Detailed Description¶
The DATA_DIR
configuration parameter determines the directory where Skippr persists its buffer files and offsets database. These files play a crucial role in data ingestion and recovery procedures. When data is ingested by Skippr, it first lands in a buffer. After some processing, the buffer data is flushed to a file in the DATA_DIR
. The offsets database, which maintains the state of data ingestion, is also stored here.
The DATA_DIR
parameter accepts both absolute and relative paths. If a relative path is provided, it will be resolved based on the current working directory of the Skippr process.
When DATA_DIR
is set, Skippr attempts to create the directory (including any necessary but nonexistent parent directories) at the specified path. If the creation fails, Skippr will terminate with an error message.
Considerations¶
-
Ensure that the Skippr process has the necessary read and write permissions for the directory specified by
DATA_DIR
. Failure to do so may lead to unexpected errors or data loss. -
Be mindful of the storage capacity of the drive where the
DATA_DIR
is located.
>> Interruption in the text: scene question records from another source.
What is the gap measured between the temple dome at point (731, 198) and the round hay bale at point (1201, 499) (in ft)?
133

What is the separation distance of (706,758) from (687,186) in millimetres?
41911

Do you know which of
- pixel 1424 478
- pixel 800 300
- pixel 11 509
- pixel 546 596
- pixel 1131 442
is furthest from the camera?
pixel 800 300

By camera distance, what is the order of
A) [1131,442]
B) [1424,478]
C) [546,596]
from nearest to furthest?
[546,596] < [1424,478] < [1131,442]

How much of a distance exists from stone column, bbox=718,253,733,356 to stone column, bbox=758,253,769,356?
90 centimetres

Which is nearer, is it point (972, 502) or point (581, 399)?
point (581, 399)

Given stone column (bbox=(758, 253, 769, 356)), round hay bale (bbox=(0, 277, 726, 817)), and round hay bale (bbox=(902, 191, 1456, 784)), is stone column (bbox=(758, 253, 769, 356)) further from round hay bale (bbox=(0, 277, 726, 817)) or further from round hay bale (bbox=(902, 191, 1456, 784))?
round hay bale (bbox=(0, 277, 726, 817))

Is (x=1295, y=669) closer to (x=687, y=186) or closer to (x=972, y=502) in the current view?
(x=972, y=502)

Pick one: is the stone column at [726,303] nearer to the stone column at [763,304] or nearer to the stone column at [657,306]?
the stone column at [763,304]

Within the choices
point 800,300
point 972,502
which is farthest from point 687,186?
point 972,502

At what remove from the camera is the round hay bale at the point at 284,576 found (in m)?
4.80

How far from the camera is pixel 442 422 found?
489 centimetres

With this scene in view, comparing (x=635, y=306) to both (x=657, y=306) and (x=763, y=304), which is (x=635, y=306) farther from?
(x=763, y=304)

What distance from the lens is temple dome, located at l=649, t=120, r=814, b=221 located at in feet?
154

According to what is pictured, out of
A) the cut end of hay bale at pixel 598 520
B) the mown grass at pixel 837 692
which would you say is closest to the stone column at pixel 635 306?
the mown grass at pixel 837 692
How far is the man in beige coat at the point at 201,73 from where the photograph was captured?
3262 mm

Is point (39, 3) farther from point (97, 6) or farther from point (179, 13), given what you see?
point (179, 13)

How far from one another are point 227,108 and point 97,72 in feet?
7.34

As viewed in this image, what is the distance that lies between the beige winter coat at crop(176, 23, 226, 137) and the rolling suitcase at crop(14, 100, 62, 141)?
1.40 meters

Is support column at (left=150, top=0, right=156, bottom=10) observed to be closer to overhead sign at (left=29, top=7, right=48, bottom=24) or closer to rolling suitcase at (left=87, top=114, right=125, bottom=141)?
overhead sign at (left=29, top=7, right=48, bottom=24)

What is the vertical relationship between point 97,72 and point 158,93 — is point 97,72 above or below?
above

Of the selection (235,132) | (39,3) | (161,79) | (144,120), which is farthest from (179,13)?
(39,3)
As data is ingested, Skippr will persistently write to this directory, which could lead to increased storage usage over time. -
If a relative path is used, remember that it is resolved from the current working directory of the Skippr process, which might be different from the directory where the Skippr executable or script resides.
-
For resilience, consider placing the
DATA_DIR
on a drive that is regularly backed up, allowing recovery of buffer files and offsets in case of system failures. -
If you change the
DATA_DIR
after Skippr has started ingesting data, previously ingested data will not be automatically moved or copied to the new location. You must handle such data migrations manually.